▸ Records for the task:
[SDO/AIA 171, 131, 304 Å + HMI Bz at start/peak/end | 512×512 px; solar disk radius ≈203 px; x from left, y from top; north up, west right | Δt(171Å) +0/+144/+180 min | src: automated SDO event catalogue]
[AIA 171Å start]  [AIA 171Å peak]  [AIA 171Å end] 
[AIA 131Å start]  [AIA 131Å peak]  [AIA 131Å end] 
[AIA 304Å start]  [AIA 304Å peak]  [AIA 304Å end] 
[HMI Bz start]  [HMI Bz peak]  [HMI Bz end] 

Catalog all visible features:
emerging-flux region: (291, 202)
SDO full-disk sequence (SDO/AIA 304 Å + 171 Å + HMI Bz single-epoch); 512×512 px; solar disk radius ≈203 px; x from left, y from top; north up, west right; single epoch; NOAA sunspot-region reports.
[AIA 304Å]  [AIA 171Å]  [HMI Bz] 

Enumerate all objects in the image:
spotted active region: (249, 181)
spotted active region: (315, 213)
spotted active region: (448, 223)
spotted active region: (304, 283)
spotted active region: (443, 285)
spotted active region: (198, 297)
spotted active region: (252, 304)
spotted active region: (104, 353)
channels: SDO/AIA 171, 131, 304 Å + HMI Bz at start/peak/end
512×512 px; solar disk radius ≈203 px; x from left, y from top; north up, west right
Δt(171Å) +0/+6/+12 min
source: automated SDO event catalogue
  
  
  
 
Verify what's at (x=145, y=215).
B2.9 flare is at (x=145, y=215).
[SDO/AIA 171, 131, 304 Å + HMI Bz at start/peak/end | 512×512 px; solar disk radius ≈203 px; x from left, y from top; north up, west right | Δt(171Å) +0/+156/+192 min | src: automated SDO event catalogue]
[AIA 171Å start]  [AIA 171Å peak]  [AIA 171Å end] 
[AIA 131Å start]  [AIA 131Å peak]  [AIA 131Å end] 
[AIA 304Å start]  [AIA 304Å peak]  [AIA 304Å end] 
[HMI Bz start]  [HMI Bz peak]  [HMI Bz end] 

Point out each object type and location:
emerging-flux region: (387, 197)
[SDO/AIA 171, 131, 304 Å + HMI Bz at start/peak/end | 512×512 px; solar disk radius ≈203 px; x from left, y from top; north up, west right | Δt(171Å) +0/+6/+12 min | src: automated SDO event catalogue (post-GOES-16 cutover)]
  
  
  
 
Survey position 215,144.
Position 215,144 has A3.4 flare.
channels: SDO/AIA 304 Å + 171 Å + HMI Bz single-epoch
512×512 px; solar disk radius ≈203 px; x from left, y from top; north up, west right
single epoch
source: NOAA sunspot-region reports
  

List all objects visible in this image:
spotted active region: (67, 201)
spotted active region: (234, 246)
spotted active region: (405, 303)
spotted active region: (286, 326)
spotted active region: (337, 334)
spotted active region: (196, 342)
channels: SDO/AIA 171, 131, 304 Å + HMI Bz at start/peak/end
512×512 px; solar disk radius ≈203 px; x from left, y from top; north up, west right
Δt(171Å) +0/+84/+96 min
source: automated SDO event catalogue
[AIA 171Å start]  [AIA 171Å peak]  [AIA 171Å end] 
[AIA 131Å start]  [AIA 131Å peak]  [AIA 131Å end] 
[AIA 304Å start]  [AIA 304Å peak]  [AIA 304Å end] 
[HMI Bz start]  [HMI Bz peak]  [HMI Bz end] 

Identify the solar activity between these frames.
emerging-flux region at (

▸ Given task: Reproduce every item above line for line, with no changes.

▸ Exercise answer:
[SDO/AIA 171, 131, 304 Å + HMI Bz at start/peak/end | 512×512 px; solar disk radius ≈203 px; x from left, y from top; north up, west right | Δt(171Å) +0/+144/+180 min | src: automated SDO event catalogue]
[AIA 171Å start]  [AIA 171Å peak]  [AIA 171Å end] 
[AIA 131Å start]  [AIA 131Å peak]  [AIA 131Å end] 
[AIA 304Å start]  [AIA 304Å peak]  [AIA 304Å end] 
[HMI Bz start]  [HMI Bz peak]  [HMI Bz end] 

Catalog all visible features:
emerging-flux region: (291, 202)
SDO full-disk sequence (SDO/AIA 304 Å + 171 Å + HMI Bz single-epoch); 512×512 px; solar disk radius ≈203 px; x from left, y from top; north up, west right; single epoch; NOAA sunspot-region reports.
[AIA 304Å]  [AIA 171Å]  [HMI Bz] 

Enumerate all objects in the image:
spotted active region: (249, 181)
spotted active region: (315, 213)
spotted active region: (448, 223)
spotted active region: (304, 283)
spotted active region: (443, 285)
spotted active region: (198, 297)
spotted active region: (252, 304)
spotted active region: (104, 353)
channels: SDO/AIA 171, 131, 304 Å + HMI Bz at start/peak/end
512×512 px; solar disk radius ≈203 px; x from left, y from top; north up, west right
Δt(171Å) +0/+6/+12 min
source: automated SDO event catalogue
  
  
  
 
Verify what's at (x=145, y=215).
B2.9 flare is at (x=145, y=215).
[SDO/AIA 171, 131, 304 Å + HMI Bz at start/peak/end | 512×512 px; solar disk radius ≈203 px; x from left, y from top; north up, west right | Δt(171Å) +0/+156/+192 min | src: automated SDO event catalogue]
[AIA 171Å start]  [AIA 171Å peak]  [AIA 171Å end] 
[AIA 131Å start]  [AIA 131Å peak]  [AIA 131Å end] 
[AIA 304Å start]  [AIA 304Å peak]  [AIA 304Å end] 
[HMI Bz start]  [HMI Bz peak]  [HMI Bz end] 

Point out each object type and location:
emerging-flux region: (387, 197)
[SDO/AIA 171, 131, 304 Å + HMI Bz at start/peak/end | 512×512 px; solar disk radius ≈203 px; x from left, y from top; north up, west right | Δt(171Å) +0/+6/+12 min | src: automated SDO event catalogue (post-GOES-16 cutover)]
  
  
  
 
Survey position 215,144.
Position 215,144 has A3.4 flare.
channels: SDO/AIA 304 Å + 171 Å + HMI Bz single-epoch
512×512 px; solar disk radius ≈203 px; x from left, y from top; north up, west right
single epoch
source: NOAA sunspot-region reports
  

List all objects visible in this image:
spotted active region: (67, 201)
spotted active region: (234, 246)
spotted active region: (405, 303)
spotted active region: (286, 326)
spotted active region: (337, 334)
spotted active region: (196, 342)
channels: SDO/AIA 171, 131, 304 Å + HMI Bz at start/peak/end
512×512 px; solar disk radius ≈203 px; x from left, y from top; north up, west right
Δt(171Å) +0/+84/+96 min
source: automated SDO event catalogue
[AIA 171Å start]  [AIA 171Å peak]  [AIA 171Å end] 
[AIA 131Å start]  [AIA 131Å peak]  [AIA 131Å end] 
[AIA 304Å start]  [AIA 304Å peak]  [AIA 304Å end] 
[HMI Bz start]  [HMI Bz peak]  [HMI Bz end] 

Identify the solar activity between these frames.
emerging-flux region at (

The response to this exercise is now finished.